Goldman Sachs Group Inc. expects US national prices stabilize in 2023, although there are already signs of a more rapid decline in certain areas. Sellers are slashing prices in areas of a pandemic boom that have attracted remote workers and seen some of the biggest gains in recent years, while home builders compete with glutted inventory they can’t sell.

Prepare for pain

In Australia and Canada – two of the most bubbly markets in the world – economists predict a marked crisis.

While stress testing requirements for most Canadian borrowers before taking out a mortgage make large-scale defaults unlikely, a round of belt tightening that could be felt across the economy looks increasingly certain. Variable-rate mortgages accounted for nearly 60 percent of all new home loans at the height of the country’s mortgage frenzy earlier this year.

Of the nearly half a trillion Canadian dollars in variable mortgage debt outstanding, about a third have seen their monthly payments rise in line with the central bank’s benchmark rate, according to research from the National Bank of Canada. Combined with things like lines of credit and upcoming fixed-rate mortgages to renew, these increased interest payments could collectively cut 0.65 percent of Canadians’ disposable collective income over the next three years, the research shows.

“We are in danger of seeing a material slowdown in spending activity,” said Robert Cavic, an economist at Bank of Montreal. “We are not expecting a technical recession, but we are very close.”

Alarm bells may be sounding loudest in Australia, where house prices in August posted their biggest monthly drop in nearly four decades. While households that have secured cash so far have shown resilience in the face of higher interest rates, the vulnerability will come next year, with billions of fixed mortgage loans emerging at record low interest rates to refinance. In Australia, term loans tend to be relatively short of two to three years.
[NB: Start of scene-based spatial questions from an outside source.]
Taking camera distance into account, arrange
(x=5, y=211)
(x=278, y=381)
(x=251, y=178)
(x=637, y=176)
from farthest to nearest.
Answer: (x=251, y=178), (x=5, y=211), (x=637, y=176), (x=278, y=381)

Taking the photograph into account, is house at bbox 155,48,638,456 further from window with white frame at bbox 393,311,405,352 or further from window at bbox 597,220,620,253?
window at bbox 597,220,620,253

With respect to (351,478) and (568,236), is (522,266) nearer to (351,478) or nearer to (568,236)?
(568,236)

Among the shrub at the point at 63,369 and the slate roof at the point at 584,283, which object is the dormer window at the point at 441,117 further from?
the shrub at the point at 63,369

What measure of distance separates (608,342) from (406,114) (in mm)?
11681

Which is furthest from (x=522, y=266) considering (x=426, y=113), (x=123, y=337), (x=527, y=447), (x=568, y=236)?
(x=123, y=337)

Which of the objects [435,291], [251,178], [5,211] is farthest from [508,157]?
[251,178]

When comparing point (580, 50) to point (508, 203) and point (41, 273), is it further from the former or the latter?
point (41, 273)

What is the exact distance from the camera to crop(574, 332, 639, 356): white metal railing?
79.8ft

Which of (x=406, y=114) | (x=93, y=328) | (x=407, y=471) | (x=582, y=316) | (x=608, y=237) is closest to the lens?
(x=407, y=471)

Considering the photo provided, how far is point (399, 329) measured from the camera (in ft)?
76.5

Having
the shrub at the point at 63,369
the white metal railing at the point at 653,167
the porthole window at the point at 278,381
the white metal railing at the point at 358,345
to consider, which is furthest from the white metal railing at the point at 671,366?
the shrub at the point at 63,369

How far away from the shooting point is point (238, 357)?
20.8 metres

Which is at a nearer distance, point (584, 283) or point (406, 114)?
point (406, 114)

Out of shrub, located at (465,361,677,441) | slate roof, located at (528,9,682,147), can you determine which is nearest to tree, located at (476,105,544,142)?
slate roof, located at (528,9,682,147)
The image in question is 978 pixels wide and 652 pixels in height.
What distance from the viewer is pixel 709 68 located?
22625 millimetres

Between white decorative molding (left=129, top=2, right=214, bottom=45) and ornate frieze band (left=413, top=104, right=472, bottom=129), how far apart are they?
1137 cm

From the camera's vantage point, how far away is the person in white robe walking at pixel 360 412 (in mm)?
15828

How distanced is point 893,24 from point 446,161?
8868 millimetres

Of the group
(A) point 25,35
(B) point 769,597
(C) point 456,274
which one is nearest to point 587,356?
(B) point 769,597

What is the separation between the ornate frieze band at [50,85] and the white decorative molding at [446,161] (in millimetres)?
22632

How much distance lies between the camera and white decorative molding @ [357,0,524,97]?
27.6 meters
That would hurt homeowners like Sindhuja Vetcha, a 30-year-old architect who dipped her toe into the Sydney property market last May, hoping interest rates would remain at record low levels. But with prices for everything from petrol to food soaring, loan payments for her two-bedroom apartment in western Sydney are beginning to rise rapidly. It’s already paying A$260 ($178) a month more for just 40 per cent of the loan which was at variable intervals, and rates are expected to go up even more.

At the same time, the value of her home has taken a hit – similar properties are currently being advertised for around A$70,000 less than she paid – meaning it will take some time before she returns to positive equity again.

“It goes well beyond what the drug is worth at any time in the near future,” Vetcha said.